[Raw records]
--------------------------------
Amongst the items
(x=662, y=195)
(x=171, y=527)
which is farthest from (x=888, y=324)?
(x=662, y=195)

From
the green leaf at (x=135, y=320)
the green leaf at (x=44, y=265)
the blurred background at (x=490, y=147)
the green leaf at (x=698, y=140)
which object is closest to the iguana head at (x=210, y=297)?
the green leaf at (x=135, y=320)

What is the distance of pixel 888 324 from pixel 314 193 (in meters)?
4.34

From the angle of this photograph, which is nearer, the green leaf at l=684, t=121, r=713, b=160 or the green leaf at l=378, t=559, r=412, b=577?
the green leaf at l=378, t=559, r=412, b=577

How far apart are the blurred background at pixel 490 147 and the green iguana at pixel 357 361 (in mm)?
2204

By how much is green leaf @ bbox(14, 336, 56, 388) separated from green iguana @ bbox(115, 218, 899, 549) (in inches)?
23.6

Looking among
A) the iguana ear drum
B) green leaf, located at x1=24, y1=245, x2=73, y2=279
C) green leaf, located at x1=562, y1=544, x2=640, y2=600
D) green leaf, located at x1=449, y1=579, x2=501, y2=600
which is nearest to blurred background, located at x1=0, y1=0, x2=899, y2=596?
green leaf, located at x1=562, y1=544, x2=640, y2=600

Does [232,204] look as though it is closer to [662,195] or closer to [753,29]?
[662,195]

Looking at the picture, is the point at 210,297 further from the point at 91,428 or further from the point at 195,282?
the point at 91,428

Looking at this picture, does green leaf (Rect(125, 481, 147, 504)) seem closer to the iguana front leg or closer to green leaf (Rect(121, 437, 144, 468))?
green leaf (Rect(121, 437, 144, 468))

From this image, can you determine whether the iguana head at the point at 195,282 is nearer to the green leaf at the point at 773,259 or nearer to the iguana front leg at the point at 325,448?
--------------------------------
[WHAT IS BEING ASKED]: Retype the lines word for word, starting with the line that contains "Looking at this" and continuing through the last line of the records.

[SOLUTION]:
Looking at this picture, does green leaf (Rect(125, 481, 147, 504)) seem closer to the iguana front leg or closer to green leaf (Rect(121, 437, 144, 468))?
green leaf (Rect(121, 437, 144, 468))

From this image, can you determine whether the iguana head at the point at 195,282 is nearer to the green leaf at the point at 773,259 or nearer to the iguana front leg at the point at 325,448?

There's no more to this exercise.